Un mois ou deux s’écoulèrent. Mon homme n’allait ni mieux, ni pis. Cette nuit-là, je venais de m’étendre à son côté et je commençais à prendre mon repos, quand j’entendis, dans le grenier, juste au-dessus de ma tête, le pas de quelqu’un qui marchait avec précaution. Puis, ce furent comme des chuchotements entre plusieurs personnes[1]. Puis, un fracas de planches qu’on remue[2]. Enfin les coups répétés d’un marteau enfonçant des pointes.

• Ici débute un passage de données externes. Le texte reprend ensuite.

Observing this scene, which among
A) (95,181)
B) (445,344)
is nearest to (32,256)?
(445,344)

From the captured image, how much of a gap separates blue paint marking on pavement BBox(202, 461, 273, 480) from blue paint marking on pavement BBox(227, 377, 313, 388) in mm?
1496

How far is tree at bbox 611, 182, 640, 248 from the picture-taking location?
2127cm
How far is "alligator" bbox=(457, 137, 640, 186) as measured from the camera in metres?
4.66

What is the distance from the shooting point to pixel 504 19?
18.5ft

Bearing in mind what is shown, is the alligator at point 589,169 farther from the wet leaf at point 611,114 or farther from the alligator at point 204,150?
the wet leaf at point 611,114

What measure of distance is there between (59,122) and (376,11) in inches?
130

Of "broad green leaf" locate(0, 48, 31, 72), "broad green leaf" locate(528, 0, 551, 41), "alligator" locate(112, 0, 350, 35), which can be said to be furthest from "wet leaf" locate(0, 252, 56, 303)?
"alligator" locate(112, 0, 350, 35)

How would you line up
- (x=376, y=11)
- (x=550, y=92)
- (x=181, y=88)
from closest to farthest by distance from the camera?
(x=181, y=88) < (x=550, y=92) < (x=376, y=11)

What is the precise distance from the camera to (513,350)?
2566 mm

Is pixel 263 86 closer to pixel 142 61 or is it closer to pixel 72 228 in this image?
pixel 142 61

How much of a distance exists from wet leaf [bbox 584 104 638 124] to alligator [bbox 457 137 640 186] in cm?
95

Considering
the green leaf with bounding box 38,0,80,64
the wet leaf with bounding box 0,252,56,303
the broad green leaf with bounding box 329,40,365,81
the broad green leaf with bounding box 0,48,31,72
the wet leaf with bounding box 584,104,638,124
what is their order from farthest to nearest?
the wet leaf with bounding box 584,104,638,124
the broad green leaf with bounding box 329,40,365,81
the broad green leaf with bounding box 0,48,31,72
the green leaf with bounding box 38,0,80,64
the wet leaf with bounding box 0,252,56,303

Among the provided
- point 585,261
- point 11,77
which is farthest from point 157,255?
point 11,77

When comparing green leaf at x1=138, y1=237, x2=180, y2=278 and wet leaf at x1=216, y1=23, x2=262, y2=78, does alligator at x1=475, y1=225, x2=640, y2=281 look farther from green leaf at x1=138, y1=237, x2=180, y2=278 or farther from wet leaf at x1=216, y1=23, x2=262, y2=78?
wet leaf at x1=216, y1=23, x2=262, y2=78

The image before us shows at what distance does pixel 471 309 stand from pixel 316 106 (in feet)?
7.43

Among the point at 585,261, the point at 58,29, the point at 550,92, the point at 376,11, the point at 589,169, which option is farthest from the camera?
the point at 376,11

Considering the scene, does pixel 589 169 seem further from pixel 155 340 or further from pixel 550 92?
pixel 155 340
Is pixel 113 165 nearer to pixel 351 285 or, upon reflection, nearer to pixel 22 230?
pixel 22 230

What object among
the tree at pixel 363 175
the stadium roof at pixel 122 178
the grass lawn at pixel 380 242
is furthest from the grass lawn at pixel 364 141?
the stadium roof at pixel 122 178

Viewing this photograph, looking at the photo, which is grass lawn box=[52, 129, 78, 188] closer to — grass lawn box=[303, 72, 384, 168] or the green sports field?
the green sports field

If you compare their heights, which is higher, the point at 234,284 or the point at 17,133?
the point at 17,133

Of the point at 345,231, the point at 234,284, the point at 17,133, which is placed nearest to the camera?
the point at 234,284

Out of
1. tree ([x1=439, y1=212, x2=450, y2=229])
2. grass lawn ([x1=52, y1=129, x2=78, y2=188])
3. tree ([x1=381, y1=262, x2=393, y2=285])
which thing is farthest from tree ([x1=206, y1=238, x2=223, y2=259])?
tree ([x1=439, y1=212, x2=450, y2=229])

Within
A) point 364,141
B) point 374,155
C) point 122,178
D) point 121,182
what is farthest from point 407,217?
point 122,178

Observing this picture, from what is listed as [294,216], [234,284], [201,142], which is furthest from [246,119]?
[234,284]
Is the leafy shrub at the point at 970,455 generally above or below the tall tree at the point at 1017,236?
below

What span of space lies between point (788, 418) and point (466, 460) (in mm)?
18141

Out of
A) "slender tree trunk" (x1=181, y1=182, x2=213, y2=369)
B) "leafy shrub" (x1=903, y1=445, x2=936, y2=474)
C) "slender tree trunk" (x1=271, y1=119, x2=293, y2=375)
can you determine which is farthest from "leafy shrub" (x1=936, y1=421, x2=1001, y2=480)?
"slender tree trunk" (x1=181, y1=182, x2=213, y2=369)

  1. En Écosse, si l’on entend à la porte un murmure de voix humaines et qu’on n’aperçoive personne, c’est un intersigne de mort. Les voix sont celles de gens qui causent à voix basse en attendant la levée du corps (W. Gregor, Notes on the folklore of the North-East of Scotland, p. 203).
  2. Un craquement de planches est un intersigne de mort pour une famille irlandaise (lady Wilde, Ancient legends, p. 138).